I used to be very ashamed of the fact that Americans don't learn languages.

In my early twenties, I decided that I was going to learn a foriegn language. Over the years, I have tried my hand at a number of languages: Japanese, Chinese, Spanish and Hindi. I love learning about other cultures and languages, but there is a problem that I never apprciated before I started learning.

The only realistic way to gain fluency in a language is to be fully immersed in it for a significant time period. That is easy to do in Europe when another country is just a train-ride away. It is something else when you are land-locked in the center of an english speaking country and the nearest foriegn-language speaking population is a thousand miles away.

6:12 AM  
Anonymous Anonymous said...

umm i don't want to be negative or anything, but you don't want to sound like heidi klum. she sounds like a complete bitch or moron when she speaks german. but yes hearing her english is worse...and i actually used to like her, so i'm not the normal hater =)
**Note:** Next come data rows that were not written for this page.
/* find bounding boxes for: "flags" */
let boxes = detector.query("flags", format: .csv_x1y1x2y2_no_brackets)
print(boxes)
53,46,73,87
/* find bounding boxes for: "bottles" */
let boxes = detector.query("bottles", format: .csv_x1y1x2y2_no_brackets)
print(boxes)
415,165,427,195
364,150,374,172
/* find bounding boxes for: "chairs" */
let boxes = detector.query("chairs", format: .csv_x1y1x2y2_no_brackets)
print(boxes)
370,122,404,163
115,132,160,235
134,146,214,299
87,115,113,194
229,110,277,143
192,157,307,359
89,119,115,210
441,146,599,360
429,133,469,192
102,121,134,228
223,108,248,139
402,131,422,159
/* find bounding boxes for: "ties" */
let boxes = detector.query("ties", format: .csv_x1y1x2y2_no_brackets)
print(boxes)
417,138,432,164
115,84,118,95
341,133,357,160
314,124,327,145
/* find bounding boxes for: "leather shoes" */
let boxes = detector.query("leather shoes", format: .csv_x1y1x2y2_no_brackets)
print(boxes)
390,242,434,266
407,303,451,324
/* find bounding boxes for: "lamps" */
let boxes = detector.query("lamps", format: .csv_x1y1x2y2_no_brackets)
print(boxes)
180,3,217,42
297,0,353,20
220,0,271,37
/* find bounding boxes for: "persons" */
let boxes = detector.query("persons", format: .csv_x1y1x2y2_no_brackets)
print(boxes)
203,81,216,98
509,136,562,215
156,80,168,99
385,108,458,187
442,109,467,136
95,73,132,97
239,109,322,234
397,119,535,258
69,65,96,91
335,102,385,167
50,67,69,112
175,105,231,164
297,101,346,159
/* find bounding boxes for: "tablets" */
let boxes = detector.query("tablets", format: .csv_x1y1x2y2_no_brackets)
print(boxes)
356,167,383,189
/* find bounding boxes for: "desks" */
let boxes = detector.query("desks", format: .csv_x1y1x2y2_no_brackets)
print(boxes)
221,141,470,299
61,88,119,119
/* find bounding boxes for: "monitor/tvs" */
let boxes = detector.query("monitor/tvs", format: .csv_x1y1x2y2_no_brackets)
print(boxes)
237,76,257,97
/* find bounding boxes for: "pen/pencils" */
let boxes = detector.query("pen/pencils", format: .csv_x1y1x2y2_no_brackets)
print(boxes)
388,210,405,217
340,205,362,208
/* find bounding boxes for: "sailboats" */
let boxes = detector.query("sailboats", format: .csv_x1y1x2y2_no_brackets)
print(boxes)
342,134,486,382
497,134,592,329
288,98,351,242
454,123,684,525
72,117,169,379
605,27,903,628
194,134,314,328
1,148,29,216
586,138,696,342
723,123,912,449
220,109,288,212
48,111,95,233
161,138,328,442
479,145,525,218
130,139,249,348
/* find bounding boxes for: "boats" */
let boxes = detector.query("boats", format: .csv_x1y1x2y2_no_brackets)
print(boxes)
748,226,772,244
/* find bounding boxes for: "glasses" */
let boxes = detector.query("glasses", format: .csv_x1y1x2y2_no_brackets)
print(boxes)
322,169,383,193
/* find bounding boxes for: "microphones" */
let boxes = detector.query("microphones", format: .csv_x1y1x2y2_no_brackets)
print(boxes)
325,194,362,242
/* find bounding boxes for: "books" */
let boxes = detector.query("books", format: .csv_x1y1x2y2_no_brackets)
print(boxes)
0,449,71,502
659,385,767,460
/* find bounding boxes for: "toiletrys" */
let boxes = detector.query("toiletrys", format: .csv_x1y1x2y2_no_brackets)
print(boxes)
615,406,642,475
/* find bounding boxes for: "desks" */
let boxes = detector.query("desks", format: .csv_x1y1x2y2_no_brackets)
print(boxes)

anyhoo, in five years time berlin will probably speak english predominately. (ok maybe not, but close) already i use almost zero german day to day.

and don't sell yourself short americans in propagating english. think of the internet, microsoft, all that code written in english, tv commercials, music! and films. plus all the scientific papers written in english in the US since all the scientists left europe in the war.